------ Source data ------

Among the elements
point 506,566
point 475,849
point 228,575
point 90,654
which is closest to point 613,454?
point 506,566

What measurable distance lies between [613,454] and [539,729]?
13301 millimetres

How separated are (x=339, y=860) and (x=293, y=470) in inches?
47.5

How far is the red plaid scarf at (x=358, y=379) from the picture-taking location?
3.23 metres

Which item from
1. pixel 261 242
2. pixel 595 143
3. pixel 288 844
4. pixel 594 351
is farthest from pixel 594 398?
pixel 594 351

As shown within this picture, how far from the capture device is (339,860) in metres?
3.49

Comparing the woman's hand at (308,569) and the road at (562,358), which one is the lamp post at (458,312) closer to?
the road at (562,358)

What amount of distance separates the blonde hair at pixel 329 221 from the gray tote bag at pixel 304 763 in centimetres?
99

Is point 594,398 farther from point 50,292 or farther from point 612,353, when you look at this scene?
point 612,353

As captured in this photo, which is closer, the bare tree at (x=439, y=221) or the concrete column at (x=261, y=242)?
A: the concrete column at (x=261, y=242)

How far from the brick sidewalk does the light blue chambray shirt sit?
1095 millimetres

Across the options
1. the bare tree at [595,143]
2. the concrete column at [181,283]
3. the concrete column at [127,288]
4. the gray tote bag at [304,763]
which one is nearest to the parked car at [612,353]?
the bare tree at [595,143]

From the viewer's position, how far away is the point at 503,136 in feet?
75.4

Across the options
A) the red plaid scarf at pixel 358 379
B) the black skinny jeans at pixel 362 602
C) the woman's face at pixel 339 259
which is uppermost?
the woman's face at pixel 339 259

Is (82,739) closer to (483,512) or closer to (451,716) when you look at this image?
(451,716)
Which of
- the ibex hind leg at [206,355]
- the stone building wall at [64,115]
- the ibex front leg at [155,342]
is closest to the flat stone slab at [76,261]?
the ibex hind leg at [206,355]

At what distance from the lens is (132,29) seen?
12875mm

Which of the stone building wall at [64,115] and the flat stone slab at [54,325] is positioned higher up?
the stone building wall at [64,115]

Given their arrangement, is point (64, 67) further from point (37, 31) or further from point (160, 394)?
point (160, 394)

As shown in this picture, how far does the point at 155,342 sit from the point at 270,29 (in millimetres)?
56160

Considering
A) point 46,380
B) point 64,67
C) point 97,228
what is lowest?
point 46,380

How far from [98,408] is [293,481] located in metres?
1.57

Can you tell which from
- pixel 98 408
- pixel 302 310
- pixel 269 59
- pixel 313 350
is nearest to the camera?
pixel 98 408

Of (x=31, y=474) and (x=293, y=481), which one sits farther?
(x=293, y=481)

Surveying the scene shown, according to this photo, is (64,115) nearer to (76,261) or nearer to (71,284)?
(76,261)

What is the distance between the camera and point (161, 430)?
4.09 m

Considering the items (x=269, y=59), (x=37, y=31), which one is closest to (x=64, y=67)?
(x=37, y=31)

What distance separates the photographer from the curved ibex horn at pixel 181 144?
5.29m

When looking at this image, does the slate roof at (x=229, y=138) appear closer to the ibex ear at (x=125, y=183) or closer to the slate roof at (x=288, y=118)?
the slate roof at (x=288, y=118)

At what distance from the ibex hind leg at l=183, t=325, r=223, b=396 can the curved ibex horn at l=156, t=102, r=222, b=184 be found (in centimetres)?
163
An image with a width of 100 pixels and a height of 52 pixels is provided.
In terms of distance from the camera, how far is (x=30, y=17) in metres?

------

**What the exercise asks**: Rewrite all the records above, replacing "curved ibex horn" with "curved horn" and leaving everything else unchanged.

**Final answer**:
Among the elements
point 506,566
point 475,849
point 228,575
point 90,654
which is closest to point 613,454?
point 506,566

What measurable distance lies between [613,454] and [539,729]?
13301 millimetres

How separated are (x=339, y=860) and (x=293, y=470) in inches?
47.5

How far is the red plaid scarf at (x=358, y=379) from the picture-taking location?
3.23 metres

Which item from
1. pixel 261 242
2. pixel 595 143
3. pixel 288 844
4. pixel 594 351
is farthest from pixel 594 398?
pixel 594 351

As shown within this picture, how far from the capture device is (339,860) in metres?
3.49

Comparing the woman's hand at (308,569) and the road at (562,358), which one is the lamp post at (458,312) closer to?
the road at (562,358)

What amount of distance separates the blonde hair at pixel 329 221 from the gray tote bag at pixel 304 763 in centimetres?
99

Is point 594,398 farther from point 50,292 or farther from point 612,353, when you look at this scene?
point 612,353

As captured in this photo, which is closer, the bare tree at (x=439, y=221) or the concrete column at (x=261, y=242)?
A: the concrete column at (x=261, y=242)

How far from the brick sidewalk does the light blue chambray shirt sit?
1095 millimetres

Across the options
1. the bare tree at [595,143]
2. the concrete column at [181,283]
3. the concrete column at [127,288]
4. the gray tote bag at [304,763]
which one is nearest to the parked car at [612,353]?
the bare tree at [595,143]

From the viewer's position, how far away is the point at 503,136 in feet?
75.4

Across the options
A) the red plaid scarf at pixel 358 379
B) the black skinny jeans at pixel 362 602
C) the woman's face at pixel 339 259
which is uppermost?
the woman's face at pixel 339 259

Is (82,739) closer to (483,512) or closer to (451,716) when you look at this image?
(451,716)
Which of
- the ibex hind leg at [206,355]
- the stone building wall at [64,115]
- the ibex front leg at [155,342]
is closest to the flat stone slab at [76,261]?
the ibex hind leg at [206,355]

At what distance from the lens is (132,29) seen?
12875mm

Which of the stone building wall at [64,115] and the flat stone slab at [54,325] is positioned higher up?
the stone building wall at [64,115]

Given their arrangement, is point (64, 67) further from point (37, 31) or further from point (160, 394)?
point (160, 394)

As shown in this picture, how far does the point at 155,342 sit from the point at 270,29 (in millimetres)?
56160

Considering
A) point 46,380
B) point 64,67
C) point 97,228
what is lowest?
point 46,380

How far from [98,408] is [293,481] located in metres?
1.57

Can you tell which from
- pixel 98 408
- pixel 302 310
- pixel 269 59
- pixel 313 350
is nearest to the camera?
pixel 98 408

Of (x=31, y=474) and (x=293, y=481), which one sits farther?
(x=293, y=481)

Surveying the scene shown, according to this photo, is (64,115) nearer to (76,261) or nearer to (71,284)?
(76,261)

What is the distance between the camera and point (161, 430)?
4.09 m

Considering the items (x=269, y=59), (x=37, y=31), which one is closest to (x=64, y=67)?
(x=37, y=31)

What distance separates the photographer from the curved horn at pixel 181 144?
5.29m

When looking at this image, does the slate roof at (x=229, y=138) appear closer to the ibex ear at (x=125, y=183) or closer to the slate roof at (x=288, y=118)?
the slate roof at (x=288, y=118)

At what distance from the ibex hind leg at l=183, t=325, r=223, b=396 can the curved horn at l=156, t=102, r=222, b=184 be found (in centimetres)?
163
An image with a width of 100 pixels and a height of 52 pixels is provided.
In terms of distance from the camera, how far is (x=30, y=17) in metres?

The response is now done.